Extract all records. Keep each one exact.

• Exercise data
BEGIN

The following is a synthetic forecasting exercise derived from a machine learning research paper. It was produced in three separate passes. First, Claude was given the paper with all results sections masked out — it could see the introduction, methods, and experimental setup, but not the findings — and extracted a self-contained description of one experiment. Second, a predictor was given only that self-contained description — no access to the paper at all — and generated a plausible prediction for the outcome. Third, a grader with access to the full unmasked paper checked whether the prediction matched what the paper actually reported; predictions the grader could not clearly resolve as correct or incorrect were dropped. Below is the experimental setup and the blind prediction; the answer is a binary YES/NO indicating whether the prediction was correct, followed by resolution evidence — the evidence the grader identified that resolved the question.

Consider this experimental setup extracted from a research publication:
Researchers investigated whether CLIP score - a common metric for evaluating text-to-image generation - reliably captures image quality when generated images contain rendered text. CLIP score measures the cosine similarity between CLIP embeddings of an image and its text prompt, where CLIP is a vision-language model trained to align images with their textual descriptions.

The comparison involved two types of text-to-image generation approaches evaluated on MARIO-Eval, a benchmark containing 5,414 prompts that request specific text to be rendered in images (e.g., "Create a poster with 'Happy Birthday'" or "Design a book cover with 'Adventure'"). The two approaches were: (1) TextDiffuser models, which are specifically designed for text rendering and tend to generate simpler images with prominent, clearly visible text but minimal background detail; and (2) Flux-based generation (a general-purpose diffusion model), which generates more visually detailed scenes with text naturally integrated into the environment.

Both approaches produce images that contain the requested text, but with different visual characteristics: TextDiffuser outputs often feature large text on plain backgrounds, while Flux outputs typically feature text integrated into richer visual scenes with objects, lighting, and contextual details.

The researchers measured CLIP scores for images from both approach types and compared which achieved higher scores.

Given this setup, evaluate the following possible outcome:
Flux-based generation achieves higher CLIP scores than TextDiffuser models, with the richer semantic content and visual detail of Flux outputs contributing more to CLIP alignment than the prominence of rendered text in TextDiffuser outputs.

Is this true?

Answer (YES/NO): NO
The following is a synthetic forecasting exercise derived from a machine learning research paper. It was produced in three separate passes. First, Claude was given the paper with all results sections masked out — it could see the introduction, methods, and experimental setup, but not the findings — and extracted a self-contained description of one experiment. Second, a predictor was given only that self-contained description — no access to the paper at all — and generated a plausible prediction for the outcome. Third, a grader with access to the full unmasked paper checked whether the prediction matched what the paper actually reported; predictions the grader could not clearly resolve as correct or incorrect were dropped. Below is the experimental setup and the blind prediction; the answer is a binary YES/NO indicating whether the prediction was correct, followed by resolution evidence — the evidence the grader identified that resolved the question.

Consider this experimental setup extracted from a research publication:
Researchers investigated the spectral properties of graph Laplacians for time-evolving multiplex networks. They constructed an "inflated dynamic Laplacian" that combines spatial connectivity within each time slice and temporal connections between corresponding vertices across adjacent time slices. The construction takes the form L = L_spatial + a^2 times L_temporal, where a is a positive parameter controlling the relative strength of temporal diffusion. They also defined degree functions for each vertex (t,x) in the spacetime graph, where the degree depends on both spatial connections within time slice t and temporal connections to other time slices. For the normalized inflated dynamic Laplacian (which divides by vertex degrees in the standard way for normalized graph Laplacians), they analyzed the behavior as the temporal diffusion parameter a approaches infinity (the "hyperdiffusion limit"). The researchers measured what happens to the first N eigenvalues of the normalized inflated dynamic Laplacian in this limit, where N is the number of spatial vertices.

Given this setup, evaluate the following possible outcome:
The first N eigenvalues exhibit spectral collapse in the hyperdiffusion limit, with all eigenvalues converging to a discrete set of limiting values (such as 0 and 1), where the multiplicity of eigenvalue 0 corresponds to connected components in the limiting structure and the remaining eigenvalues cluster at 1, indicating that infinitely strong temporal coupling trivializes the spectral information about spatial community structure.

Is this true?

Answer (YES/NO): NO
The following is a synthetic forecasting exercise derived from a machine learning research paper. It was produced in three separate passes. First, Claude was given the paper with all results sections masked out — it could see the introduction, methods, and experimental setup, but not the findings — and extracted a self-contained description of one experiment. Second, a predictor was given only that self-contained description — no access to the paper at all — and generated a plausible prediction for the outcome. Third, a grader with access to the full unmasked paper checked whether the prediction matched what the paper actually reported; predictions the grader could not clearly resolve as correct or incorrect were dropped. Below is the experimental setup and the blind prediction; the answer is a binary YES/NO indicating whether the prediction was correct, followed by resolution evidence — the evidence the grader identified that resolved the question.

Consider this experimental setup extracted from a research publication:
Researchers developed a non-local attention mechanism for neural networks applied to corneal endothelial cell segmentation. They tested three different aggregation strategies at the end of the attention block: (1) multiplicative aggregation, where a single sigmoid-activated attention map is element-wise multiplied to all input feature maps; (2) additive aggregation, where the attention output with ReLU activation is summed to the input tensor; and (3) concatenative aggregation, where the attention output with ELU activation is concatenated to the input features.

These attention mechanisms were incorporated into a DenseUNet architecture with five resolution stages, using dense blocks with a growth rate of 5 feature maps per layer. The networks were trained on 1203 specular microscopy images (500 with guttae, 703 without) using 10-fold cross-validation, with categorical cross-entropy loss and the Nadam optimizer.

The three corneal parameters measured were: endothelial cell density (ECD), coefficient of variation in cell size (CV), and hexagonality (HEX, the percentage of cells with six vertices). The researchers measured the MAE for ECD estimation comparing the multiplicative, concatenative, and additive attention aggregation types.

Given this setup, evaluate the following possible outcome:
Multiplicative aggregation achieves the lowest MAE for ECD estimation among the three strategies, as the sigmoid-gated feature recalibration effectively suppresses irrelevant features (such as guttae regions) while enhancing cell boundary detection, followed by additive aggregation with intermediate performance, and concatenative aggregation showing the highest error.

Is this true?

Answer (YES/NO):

END

• Response
The following is a synthetic forecasting exercise derived from a machine learning research paper. It was produced in three separate passes. First, Claude was given the paper with all results sections masked out — it could see the introduction, methods, and experimental setup, but not the findings — and extracted a self-contained description of one experiment. Second, a predictor was given only that self-contained description — no access to the paper at all — and generated a plausible prediction for the outcome. Third, a grader with access to the full unmasked paper checked whether the prediction matched what the paper actually reported; predictions the grader could not clearly resolve as correct or incorrect were dropped. Below is the experimental setup and the blind prediction; the answer is a binary YES/NO indicating whether the prediction was correct, followed by resolution evidence — the evidence the grader identified that resolved the question.

Consider this experimental setup extracted from a research publication:
Researchers investigated whether CLIP score - a common metric for evaluating text-to-image generation - reliably captures image quality when generated images contain rendered text. CLIP score measures the cosine similarity between CLIP embeddings of an image and its text prompt, where CLIP is a vision-language model trained to align images with their textual descriptions.

The comparison involved two types of text-to-image generation approaches evaluated on MARIO-Eval, a benchmark containing 5,414 prompts that request specific text to be rendered in images (e.g., "Create a poster with 'Happy Birthday'" or "Design a book cover with 'Adventure'"). The two approaches were: (1) TextDiffuser models, which are specifically designed for text rendering and tend to generate simpler images with prominent, clearly visible text but minimal background detail; and (2) Flux-based generation (a general-purpose diffusion model), which generates more visually detailed scenes with text naturally integrated into the environment.

Both approaches produce images that contain the requested text, but with different visual characteristics: TextDiffuser outputs often feature large text on plain backgrounds, while Flux outputs typically feature text integrated into richer visual scenes with objects, lighting, and contextual details.

The researchers measured CLIP scores for images from both approach types and compared which achieved higher scores.

Given this setup, evaluate the following possible outcome:
Flux-based generation achieves higher CLIP scores than TextDiffuser models, with the richer semantic content and visual detail of Flux outputs contributing more to CLIP alignment than the prominence of rendered text in TextDiffuser outputs.

Is this true?

Answer (YES/NO): NO
The following is a synthetic forecasting exercise derived from a machine learning research paper. It was produced in three separate passes. First, Claude was given the paper with all results sections masked out — it could see the introduction, methods, and experimental setup, but not the findings — and extracted a self-contained description of one experiment. Second, a predictor was given only that self-contained description — no access to the paper at all — and generated a plausible prediction for the outcome. Third, a grader with access to the full unmasked paper checked whether the prediction matched what the paper actually reported; predictions the grader could not clearly resolve as correct or incorrect were dropped. Below is the experimental setup and the blind prediction; the answer is a binary YES/NO indicating whether the prediction was correct, followed by resolution evidence — the evidence the grader identified that resolved the question.

Consider this experimental setup extracted from a research publication:
Researchers investigated the spectral properties of graph Laplacians for time-evolving multiplex networks. They constructed an "inflated dynamic Laplacian" that combines spatial connectivity within each time slice and temporal connections between corresponding vertices across adjacent time slices. The construction takes the form L = L_spatial + a^2 times L_temporal, where a is a positive parameter controlling the relative strength of temporal diffusion. They also defined degree functions for each vertex (t,x) in the spacetime graph, where the degree depends on both spatial connections within time slice t and temporal connections to other time slices. For the normalized inflated dynamic Laplacian (which divides by vertex degrees in the standard way for normalized graph Laplacians), they analyzed the behavior as the temporal diffusion parameter a approaches infinity (the "hyperdiffusion limit"). The researchers measured what happens to the first N eigenvalues of the normalized inflated dynamic Laplacian in this limit, where N is the number of spatial vertices.

Given this setup, evaluate the following possible outcome:
The first N eigenvalues exhibit spectral collapse in the hyperdiffusion limit, with all eigenvalues converging to a discrete set of limiting values (such as 0 and 1), where the multiplicity of eigenvalue 0 corresponds to connected components in the limiting structure and the remaining eigenvalues cluster at 1, indicating that infinitely strong temporal coupling trivializes the spectral information about spatial community structure.

Is this true?

Answer (YES/NO): NO
The following is a synthetic forecasting exercise derived from a machine learning research paper. It was produced in three separate passes. First, Claude was given the paper with all results sections masked out — it could see the introduction, methods, and experimental setup, but not the findings — and extracted a self-contained description of one experiment. Second, a predictor was given only that self-contained description — no access to the paper at all — and generated a plausible prediction for the outcome. Third, a grader with access to the full unmasked paper checked whether the prediction matched what the paper actually reported; predictions the grader could not clearly resolve as correct or incorrect were dropped. Below is the experimental setup and the blind prediction; the answer is a binary YES/NO indicating whether the prediction was correct, followed by resolution evidence — the evidence the grader identified that resolved the question.

Consider this experimental setup extracted from a research publication:
Researchers developed a non-local attention mechanism for neural networks applied to corneal endothelial cell segmentation. They tested three different aggregation strategies at the end of the attention block: (1) multiplicative aggregation, where a single sigmoid-activated attention map is element-wise multiplied to all input feature maps; (2) additive aggregation, where the attention output with ReLU activation is summed to the input tensor; and (3) concatenative aggregation, where the attention output with ELU activation is concatenated to the input features.

These attention mechanisms were incorporated into a DenseUNet architecture with five resolution stages, using dense blocks with a growth rate of 5 feature maps per layer. The networks were trained on 1203 specular microscopy images (500 with guttae, 703 without) using 10-fold cross-validation, with categorical cross-entropy loss and the Nadam optimizer.

The three corneal parameters measured were: endothelial cell density (ECD), coefficient of variation in cell size (CV), and hexagonality (HEX, the percentage of cells with six vertices). The researchers measured the MAE for ECD estimation comparing the multiplicative, concatenative, and additive attention aggregation types.

Given this setup, evaluate the following possible outcome:
Multiplicative aggregation achieves the lowest MAE for ECD estimation among the three strategies, as the sigmoid-gated feature recalibration effectively suppresses irrelevant features (such as guttae regions) while enhancing cell boundary detection, followed by additive aggregation with intermediate performance, and concatenative aggregation showing the highest error.

Is this true?

Answer (YES/NO):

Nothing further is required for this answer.